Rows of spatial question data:
= = =

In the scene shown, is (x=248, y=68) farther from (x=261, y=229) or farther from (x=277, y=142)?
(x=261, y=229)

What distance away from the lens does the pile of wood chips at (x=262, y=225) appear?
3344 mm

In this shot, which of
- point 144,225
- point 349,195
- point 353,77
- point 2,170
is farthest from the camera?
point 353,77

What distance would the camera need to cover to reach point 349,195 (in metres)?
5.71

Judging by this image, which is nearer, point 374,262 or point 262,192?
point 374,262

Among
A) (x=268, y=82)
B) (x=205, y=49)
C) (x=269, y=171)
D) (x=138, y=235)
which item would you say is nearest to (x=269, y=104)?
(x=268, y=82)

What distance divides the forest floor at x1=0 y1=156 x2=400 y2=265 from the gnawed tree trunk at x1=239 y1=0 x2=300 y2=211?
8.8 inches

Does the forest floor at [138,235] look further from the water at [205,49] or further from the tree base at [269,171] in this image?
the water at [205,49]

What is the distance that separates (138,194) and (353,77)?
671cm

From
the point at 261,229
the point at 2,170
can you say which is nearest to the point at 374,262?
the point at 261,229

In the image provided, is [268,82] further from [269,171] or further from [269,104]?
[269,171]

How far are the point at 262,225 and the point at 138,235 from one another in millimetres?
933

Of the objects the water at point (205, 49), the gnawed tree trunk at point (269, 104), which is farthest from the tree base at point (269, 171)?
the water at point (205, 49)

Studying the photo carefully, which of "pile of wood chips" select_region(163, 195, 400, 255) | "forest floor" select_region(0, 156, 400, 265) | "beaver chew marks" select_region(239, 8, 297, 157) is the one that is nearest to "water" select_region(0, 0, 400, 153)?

= = =

### Exercise goal
Copy the entire listing above word for word, from its first line through its last, leaving every character unchanged.

### Task response
In the scene shown, is (x=248, y=68) farther from (x=261, y=229) or farther from (x=277, y=142)?
(x=261, y=229)

What distance away from the lens does the pile of wood chips at (x=262, y=225) appear?
3344 mm

In this shot, which of
- point 144,225
- point 349,195
- point 353,77
- point 2,170
is farthest from the camera?
point 353,77

What distance would the camera need to cover to reach point 349,195 (in metres)?
5.71

Judging by this image, which is nearer, point 374,262 or point 262,192?
point 374,262

Among
A) (x=268, y=82)
B) (x=205, y=49)
C) (x=269, y=171)
D) (x=138, y=235)
which item would you say is nearest to (x=269, y=104)?
(x=268, y=82)

What distance divides the forest floor at x1=0 y1=156 x2=400 y2=265 from the gnawed tree trunk at x1=239 y1=0 x2=300 y2=211?
8.8 inches

Does the forest floor at [138,235] look further from the water at [205,49] or further from the tree base at [269,171] in this image?
the water at [205,49]

What is the distance that separates (138,194) and (353,77)?
671cm

From
the point at 261,229
the point at 2,170
can you say which is nearest to the point at 374,262?
the point at 261,229

In the image provided, is [268,82] further from [269,171] or further from [269,104]?
[269,171]

How far are the point at 262,225 and the point at 138,235 from one another in millimetres?
933

Of the objects the water at point (205, 49), the gnawed tree trunk at point (269, 104), which is farthest from the tree base at point (269, 171)?
the water at point (205, 49)

Studying the photo carefully, which of "pile of wood chips" select_region(163, 195, 400, 255) | "forest floor" select_region(0, 156, 400, 265) | "beaver chew marks" select_region(239, 8, 297, 157) is the one that is nearest to "water" select_region(0, 0, 400, 153)?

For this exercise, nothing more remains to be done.